European shares slumped while the euro lifted off a two-year low after the European Central Bank disappointed markets eager for stimulus to revive the stalling eurozone economy.
The ECB held its main "refinancing" rate steady at 0.05 percent, as expected at its monthly policy meeting.
But while its chief Mario Draghi said the ECB has stepped up preparations for more anti-deflation measures, these will be reassessed only in January.
After spending the morning in positive territory, European stocks fell.
London's benchmark FTSE 100 dropped 0.55 percent compared with Wednesday's close to 6,679.37 points.
Frankfurt's DAX 30 lost 1.21 percent to 9,851.35 points and the CAC 40 in Paris sank 1.55 percent to 4,323.89.
Bucking the trend, Ryanair shares soared 8.37 percent in Dublin trading to close at 9.45 euros after the Irish low-cost airline ramped up its annual earnings forecast on a surge in monthly passenger numbers.
The European single currency pulled up to $1.2380, after having hit $1.2280 -- its lowest point since August 2012.
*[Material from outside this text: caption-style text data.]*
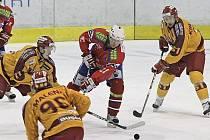 Jihlavští hokejisté (ve žlutém) předvedli na ledě Horácké Slavie dobrý taktický výkon a i díky dvěma brankám Daniela Hodka vyhráli v Třebíči 4:2. Na svého sobotního soupeře tak nyní ztrácí pouhé tři body.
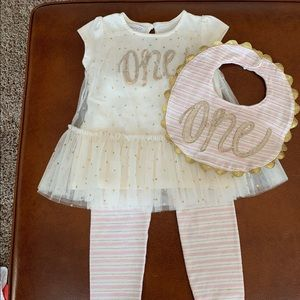 Mud Pie First Birthday Outfit with bib 12-18 month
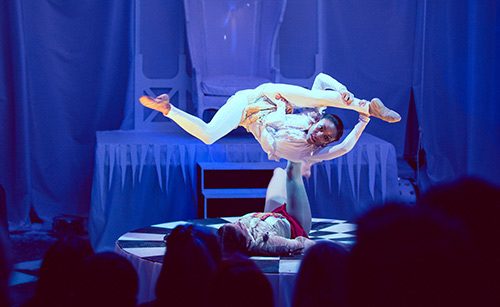 booking agent for pixie contortion duo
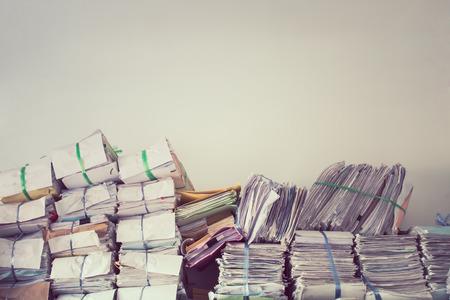 빈티지 스타일의 문서 랙에 사업 보고서 종이 파일의 스택,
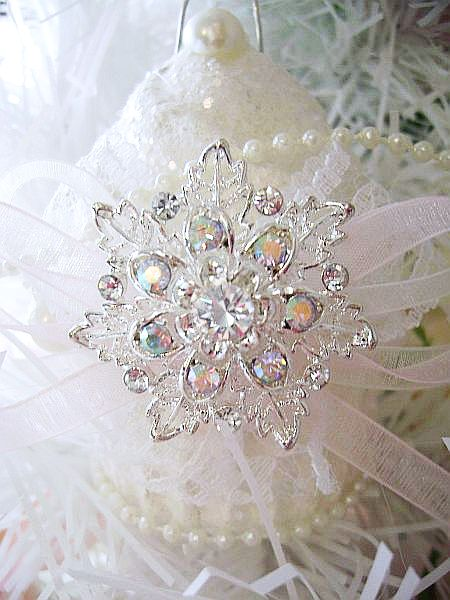 Crystal Frost, Sugared Cupcake with Crystal Snowflake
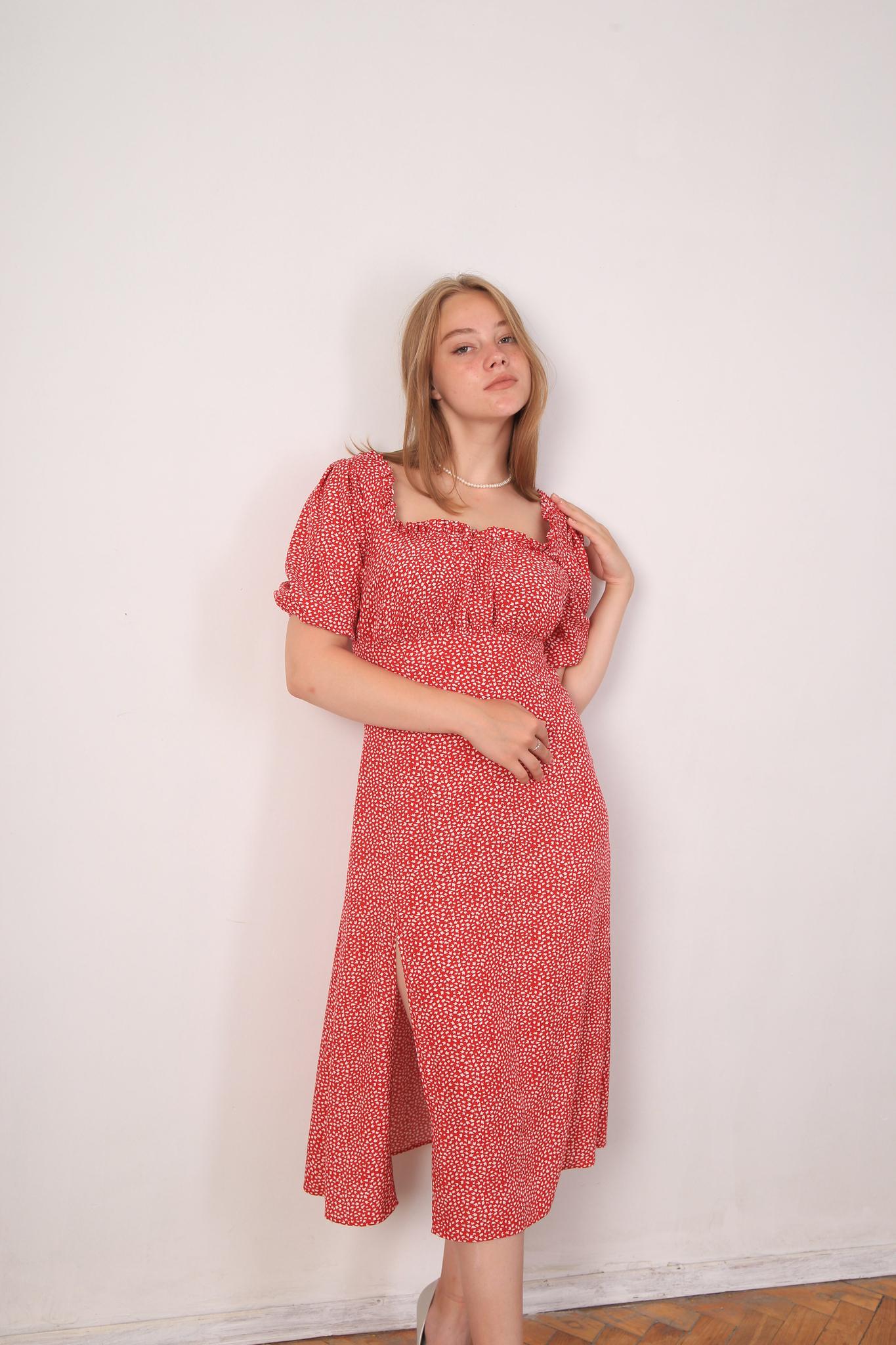 Платье «Белые листики на красном» из вискозы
"Despite what appeared to be his best efforts at appearing dovish and open to stronger unconventional stimulus efforts, the markets were simply disappointed that the job of fighting deflation had been passed off to next year," said market analyst Craig Erlam at trading group Alpari.
"We may not have expected QE today but the least we wanted was a strong sign that it is to come and Draghi was very non-committal."
The alarming drop in eurozone inflation in recent months has increased on the ECB to undertake massive stimulus measures like central banks in Britain, Japan and the United States have done.
Falling prices may sound good for the consumer, but they can trigger a vicious spiral where businesses and households delay purchases, throttling demand and causing companies to lay off workers.
But all Draghi would say is that "early next year the (ECB's) governing council will reassess the monetary stimulus achieved, the expansion of the balance sheet and the outlook for price developments."
The eurozone central bank also cut its inflation and growth forecasts.
Inflation is now expected to slow to 0.5 percent in 2014, 0.7 percent in 2015 and 1.3 percent in 2016, and Draghi warned inflation could slow further due to the recent decline in oil prices.
The economic growth forecast for this year was cut to 0.8 percent, 1.0 percent next year and 1.5 percent in 2016.
- Doubts on stimulus size -
Draghi "could hardly have sent clearer signals today that the central bank will launch a programme of quantitative easing very soon, probably in January," said Jonathan Loynes, chief European economist at Capital Economics.
However, questions remain on the scope of the programme.
Loynes said "we doubt that the policy will be big and effective enough to revive the eurozone economy and avert deflation."
The Bank of England on Thursday also held its key interest rate at a record low of 0.50 percent against a backdrop of tepid inflation that could threaten growth.
US stocks mostly followed European markets lower Thursday on the ECB's stopping short of announcing new stimulus measures.
About 35 minute into trade, the Dow Jones Industrial Average stood at 17,866.78, down 0.26 percent.
The broad-based S&P 500 dipped 0.16 percent to 2,071.26, while the tech-rich Nasdaq Composite Index gained 0.12 percent at 4,780.42.
Optimism about the US economy sent the dollar Thursday above 120 yen for the first time in more than seven years, as Japanese stimulus weighed heavily on the yen.
At around 1420 GMT, the US currency climbed to 120.17 yen, its highest level since July 26, 2007, before easing back to stand at 119.66 yen.
Asian stock markets closed higher Thursday following record close overnight on Wall Street, as investors cheered an upbeat report on the economy from the US central bank.